One of the characters says, on more than one occasion, “It was meant to be simple” but the plan that is revealed, which evidently went wrong but may now be repeated, was pointlessly complex and liable to go wrong in any of several different ways.
There is nothing to suggest that the first story takes place anywhere except the locality in which these characters live so why it was filmed in Norway is beyond me. At one point the two encounter a Norwegian-speaking man (Kenny Thompson) in a Scandinavian-looking forest cabin outside which graze a herd of goats. It couldn’t be more Norwegian if there was Grieg on the soundtrack and a sign saying “This way to the fjord.” Yet what we subsequently learn makes it impossible to believe that this could have happened in another country.

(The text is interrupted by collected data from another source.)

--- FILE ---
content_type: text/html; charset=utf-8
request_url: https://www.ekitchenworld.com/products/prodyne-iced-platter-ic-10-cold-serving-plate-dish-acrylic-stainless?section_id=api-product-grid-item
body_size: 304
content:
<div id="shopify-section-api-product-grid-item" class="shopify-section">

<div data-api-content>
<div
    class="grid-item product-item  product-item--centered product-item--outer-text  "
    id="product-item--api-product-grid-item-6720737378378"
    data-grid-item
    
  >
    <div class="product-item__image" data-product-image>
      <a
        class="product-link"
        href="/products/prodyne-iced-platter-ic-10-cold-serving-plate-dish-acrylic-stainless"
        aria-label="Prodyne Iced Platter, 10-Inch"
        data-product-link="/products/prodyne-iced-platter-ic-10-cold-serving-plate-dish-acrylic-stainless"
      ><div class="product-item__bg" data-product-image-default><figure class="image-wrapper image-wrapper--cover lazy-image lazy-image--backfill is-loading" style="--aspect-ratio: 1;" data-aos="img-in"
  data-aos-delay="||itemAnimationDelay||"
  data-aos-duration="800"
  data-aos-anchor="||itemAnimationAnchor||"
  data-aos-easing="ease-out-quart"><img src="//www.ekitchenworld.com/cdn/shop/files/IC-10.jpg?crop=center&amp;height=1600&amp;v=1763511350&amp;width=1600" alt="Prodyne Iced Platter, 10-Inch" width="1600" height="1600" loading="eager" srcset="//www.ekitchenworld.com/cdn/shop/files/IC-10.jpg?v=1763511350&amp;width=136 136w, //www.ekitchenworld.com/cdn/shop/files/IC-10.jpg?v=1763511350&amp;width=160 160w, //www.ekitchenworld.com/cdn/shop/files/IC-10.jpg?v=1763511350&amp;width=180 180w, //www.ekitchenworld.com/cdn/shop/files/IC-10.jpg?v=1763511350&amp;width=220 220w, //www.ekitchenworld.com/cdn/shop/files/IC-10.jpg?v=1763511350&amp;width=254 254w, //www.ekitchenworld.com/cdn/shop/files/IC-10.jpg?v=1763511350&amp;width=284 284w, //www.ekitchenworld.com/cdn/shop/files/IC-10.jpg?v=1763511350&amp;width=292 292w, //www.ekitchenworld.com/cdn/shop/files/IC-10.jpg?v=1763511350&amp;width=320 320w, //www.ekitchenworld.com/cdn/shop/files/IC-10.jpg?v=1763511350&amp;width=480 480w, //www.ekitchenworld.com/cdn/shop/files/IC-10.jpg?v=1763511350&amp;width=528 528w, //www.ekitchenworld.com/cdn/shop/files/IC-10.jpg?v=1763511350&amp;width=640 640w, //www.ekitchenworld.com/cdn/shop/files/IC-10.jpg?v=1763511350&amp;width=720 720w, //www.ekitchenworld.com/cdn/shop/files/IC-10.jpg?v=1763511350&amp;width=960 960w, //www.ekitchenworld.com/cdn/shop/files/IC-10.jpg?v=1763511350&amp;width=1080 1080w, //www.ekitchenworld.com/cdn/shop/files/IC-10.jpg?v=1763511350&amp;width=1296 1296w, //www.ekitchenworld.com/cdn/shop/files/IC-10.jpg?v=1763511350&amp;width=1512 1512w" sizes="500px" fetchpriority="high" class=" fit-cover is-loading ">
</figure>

Onus is a frustrating film (as was The Blood Harvest). I really, really like what George Clarke does on a broad scale, building up a Northern Irish indie genre film culture (including his annual Yellow Fever International Film Festival) and supporting homegrown talent on both sides of the camera. He has achieved some impressive things, including DVD releases on both sides of the Atlantic and even limited domestic theatrical runs. But the simple fact is that his scripts let him down so that, aside from his brazenly ambitious debut, his movies to date have fallen flat.
The Norwegian half of Onus was shot in June 2012, with Render and Boyle earning ‘additional material’ credits for improvising much of their dialogue. The domestic home-stretch was shot one year later and the film premiered at Clarke’s YFIFF event in September 2013 with further festival play in Belfast and Florida. The DVD/VOD release via Left Films was on Boxing Day 2016, by which times Clarke had not only shot and released The Blood Harvest, he was already making a start on his seventh feature Mindy Must Die. I retain a hope, as I have with each of his previous films, that this will be his breakthrough title, the movie where he finally demonstrates his undoubted talent without a weak script hobbling him.
The DVD includes a commentary, Making Of, bloopers and trailers.